Vous réconcilier avec le désir de reconversion qui vous a mis en mouvement aide à élaborer une histoire que vous aurez plaisir à raconter et c’est le plaisir qui est le signe que la réconciliation a eu lieu. « Le recruteur percevra cette logique, le fait que l’histoire est assumée, le plaisir qui en émane », ajoute-t-elle.

Se concentrer sur ses atouts

Ne doutez pas de vos atouts – nous parlons de vos atouts effectifs, qui vous apparaîtront au cours de votre réflexion pour élaborer votre histoire. Par exemple, vous connaissez le monde de l’entreprise et ses codes, cela facilitera votre intégration. Vous pouvez aussi démontrer facilement vos facultés d’adaptation. Comme le souligne Sylvaine Pascual : « Même les personnes les plus rigides ont dû faire preuve de beaucoup d’adaptation en se reconvertissant, ne serait-ce qu’en redevenant un apprenant du fait d’une formation. »

Vous avez également déjà fait l’expérience de l’écart qui existe entre la formation théorique et la réalité de l’entreprise, vous ne faites pas de la théorie une parole d’évangile, contrairement aux jeunes diplômés. « Pensez aussi à mettre en avant votre motivation intrinsèque de personne en reconversion, bien plus forte que celle d’un autre candidat : votre enthousiasme, votre énergie sont palpables. »

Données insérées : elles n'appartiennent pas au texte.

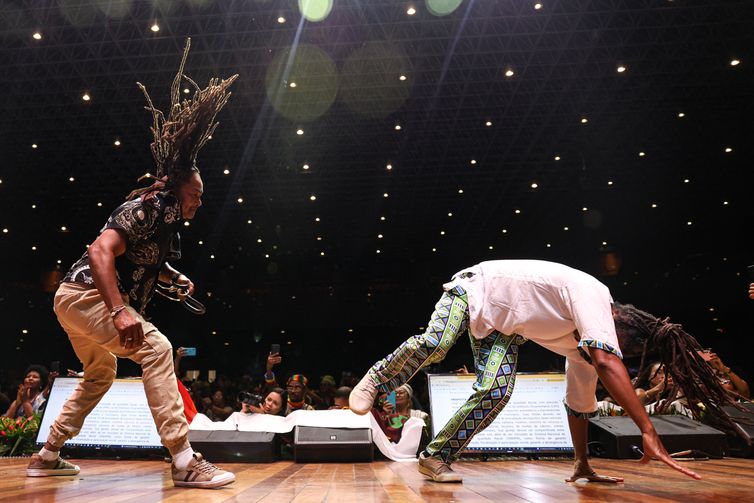 Marcelo Camargo/Agência Brasil Brasília (DF), 18/09/2025 - A 5ª Conferência Nacional de Promoção da Igualdade Racial (5ª Conapir) continua até amanhã (19), no Centro de Convenções Ulysses Guimarães, em Brasília, com o tema Igualdade e Democracia: Reparação e Justiça Racial. Foto: Marcelo Camargo/Agência Brasil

Lors de la prise de poste, la confiance en mode « force tranquille » est la posture idéale

Il arrive que l’on soit confronté à des attitudes maladroites au moment de la prise de poste, du style « C’est qui ce « vieux » à la place d’un jeune ? ». Ces réactions vous indiffèrent, n’est-ce pas ? Tout au long de votre parcours de reconversion, votre entourage vous a jugé, vous a chauffé les oreilles avec plein de conseils que vous ne demandiez pas. Vous êtes habitué à ne plus être dans la norme.

L’attitude, déconseillée, qui consiste à arriver en M. ou Mme Je-sais-tout sous prétexte qu’on a une vie professionnelle antérieure à son actif, ou parce qu’on le même âge que le manager ou le patron, est relativement rare. « Les personnes en reconversion ont appris en formation qu’elles ne sont pas meilleures et savent faire preuve d’humilité, remarque Sylvaine Pascual. La posture idéale est la confiance en mode force tranquille, qui permet de montrer que l’on sait faire valoir ses envies et ses besoins sans être jamais dans l’arrogance et l’irrespect ».